-- YOUR GOAL --
Output the passage of the text on the 1992 social movement documentary exhibition that begins at the words "New Ecological brought" and stops after the words "New Ecological's proposition.", copied verbatim.

The Social Movement Documentary Exhibition in the Summer of 1992
Not long after opening, New Ecological organized "Voices from the Margins: Taiwan Social Movement Documentary Film Exhibition."1 In 1992, only five years had passed since martial law was lifted, only four years since the lifting of the newspaper ban in 1988, and only two years since the end of the Government Information Office's song censorship system in 1990. Documentary images of social movements had not yet entered mainstream distribution channels. They mostly circulated within small circles of independent documentary workers and social movement groups.
New Ecological brought these films to Tainan and put them inside a space that sold coffee and also operated as a gallery. In Taipei, the venues for doing this had long existed, from Green Team to Third Image Workshop. But Tainan did not have them. For Tainan audiences in 1992, this was a scene of displacement: "an art space screening social movement documentaries." Yet that displacement itself was New Ecological's proposition.
💡 Did You Know
Taiwan's contemporary art circles habitually anchor the chronology of "alternative spaces" in 1988, with IT Park, and 1989, with Apartment No. 2. But both were in Taipei. New Ecological opened in 1992, three to four years later than those two, yet it was the first alternative space outside Taipei with a complete contemporary-art discursive energy. Before this, contemporary art in Tainan, Taichung, and Kaohsiung could only look toward Taipei.

-- DATA PROVIDED --
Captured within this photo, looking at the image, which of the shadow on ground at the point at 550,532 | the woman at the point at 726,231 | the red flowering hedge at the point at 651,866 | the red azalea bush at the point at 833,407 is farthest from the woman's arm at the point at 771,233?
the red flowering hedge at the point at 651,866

-- EXERCISE RESULT --
New Ecological brought these films to Tainan and put them inside a space that sold coffee and also operated as a gallery. In Taipei, the venues for doing this had long existed, from Green Team to Third Image Workshop. But Tainan did not have them. For Tainan audiences in 1992, this was a scene of displacement: "an art space screening social movement documentaries." Yet that displacement itself was New Ecological's proposition.